Alors qu'on nous prédisait la mort imminente de Dennis Hopper, c'est le cinéaste Eric Rohmer qui a disparu le lundi 11 janvier 2010. Le cinéma européen n'avait pas connu une disparition d'une telle ampleur depuis le double décès Ingmar Bergman / Michelangelo Antonioni du 30 juillet 2007.
Figure emblématique de la Nouvelle Vague et rédacteur en chef des Cahiers du Cinéma de 1957 à 1963, Eric Rohmer a livré une oeuvre d'une richesse inouïe. En voici un aperçu en quelques vidéos.
- La Collectionneuse (1967)
Voici comment le cinéaste résume la série des Contes moraux : « Tandis que le narrateur est à la recherche d'une femme, il en rencontre une autre qui accapare son affection jusqu'au moment où il retrouve la première ». Avec La Collectionneuse, Ma nuit chez Maud (1969), Le Genou de Claire (1970) et L'Amour l'après-midi (1972), Eric Rohmer offre des variations très écrites sur le désir amoureux, la morale, la liberté, le couple ou encore la tentation du libertinage, non sans humour et avec une sensualité proche de l'érotisme.

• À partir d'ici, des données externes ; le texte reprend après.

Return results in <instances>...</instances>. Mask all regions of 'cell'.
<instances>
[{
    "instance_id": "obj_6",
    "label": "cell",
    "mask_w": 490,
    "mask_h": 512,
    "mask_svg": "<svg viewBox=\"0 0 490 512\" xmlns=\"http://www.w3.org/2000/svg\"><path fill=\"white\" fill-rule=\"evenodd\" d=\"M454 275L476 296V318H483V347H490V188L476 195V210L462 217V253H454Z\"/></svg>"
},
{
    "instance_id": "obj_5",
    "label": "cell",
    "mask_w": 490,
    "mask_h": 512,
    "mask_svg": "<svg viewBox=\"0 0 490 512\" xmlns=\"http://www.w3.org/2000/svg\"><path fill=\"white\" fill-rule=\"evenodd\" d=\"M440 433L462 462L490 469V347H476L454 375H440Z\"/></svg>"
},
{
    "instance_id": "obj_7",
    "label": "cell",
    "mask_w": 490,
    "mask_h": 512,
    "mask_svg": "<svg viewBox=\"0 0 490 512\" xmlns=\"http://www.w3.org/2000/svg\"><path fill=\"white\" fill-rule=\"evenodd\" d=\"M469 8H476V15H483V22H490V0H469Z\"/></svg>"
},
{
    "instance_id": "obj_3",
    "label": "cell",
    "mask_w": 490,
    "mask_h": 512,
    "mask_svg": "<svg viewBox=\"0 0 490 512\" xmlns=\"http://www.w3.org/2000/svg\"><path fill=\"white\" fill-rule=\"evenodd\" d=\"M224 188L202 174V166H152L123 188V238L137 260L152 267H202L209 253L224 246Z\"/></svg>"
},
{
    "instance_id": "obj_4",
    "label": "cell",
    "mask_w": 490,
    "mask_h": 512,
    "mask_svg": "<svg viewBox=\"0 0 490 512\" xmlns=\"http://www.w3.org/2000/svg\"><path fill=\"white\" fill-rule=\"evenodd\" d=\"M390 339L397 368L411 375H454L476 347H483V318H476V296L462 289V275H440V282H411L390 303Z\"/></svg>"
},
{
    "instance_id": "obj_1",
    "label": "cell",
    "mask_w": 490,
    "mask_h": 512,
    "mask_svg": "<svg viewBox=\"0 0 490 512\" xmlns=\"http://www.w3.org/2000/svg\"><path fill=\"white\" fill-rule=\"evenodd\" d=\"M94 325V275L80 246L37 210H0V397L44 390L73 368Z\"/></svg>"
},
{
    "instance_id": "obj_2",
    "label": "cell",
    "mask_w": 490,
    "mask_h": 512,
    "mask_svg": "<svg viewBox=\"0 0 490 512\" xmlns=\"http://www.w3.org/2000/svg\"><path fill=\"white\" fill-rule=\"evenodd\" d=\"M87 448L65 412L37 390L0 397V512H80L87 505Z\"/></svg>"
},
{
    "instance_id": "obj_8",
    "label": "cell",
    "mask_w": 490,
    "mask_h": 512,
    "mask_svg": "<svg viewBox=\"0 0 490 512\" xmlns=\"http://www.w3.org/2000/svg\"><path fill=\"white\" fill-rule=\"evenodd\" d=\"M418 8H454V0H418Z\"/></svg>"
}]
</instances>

Ces films sont organisés comme des dialogues où les personnages évoluent au fur et à mesure d'une réflexion sur eux-mêmes, par l'intermédiaire de références à la fois chrétiennes, politiques, littéraires.
- Les Nuits de la pleine lune (1984)
Composée de La Femme de l'aviateur (1981), Le Beau mariage (1982), Pauline à la plage (1983), Les Nuits de la pleine lune, Le Rayon vert (1986) et L'Ami de mon amie (1989), le cycle des Comédies et proverbes est l'occasion pour Rohmer de déplacer ses éternelles ritournelles sentimentales et existentielles pour dépeindre les moeurs de son époque. Le cinéaste aura peut-être mieux que nul autre su saisir les années 1980, tout en y étant définitivement décalé.
- Conte d'été (1996)
Bouclant le cycle des Comédies et proverbes, Rohmer entame celui des Contes des quatre saisons, composé de Conte de printemps (1990), Conte d'hiver (1992), Conte d'été (1996) et Conte d'automne (1998). Il s'agira de prolonger les thèmes abordés dans les précédents cycles en mêlant la conversation constante à une transparence absolue de la mise en scène. Le ton est à la fois simple, grave et léger, loin des attentes et des modes.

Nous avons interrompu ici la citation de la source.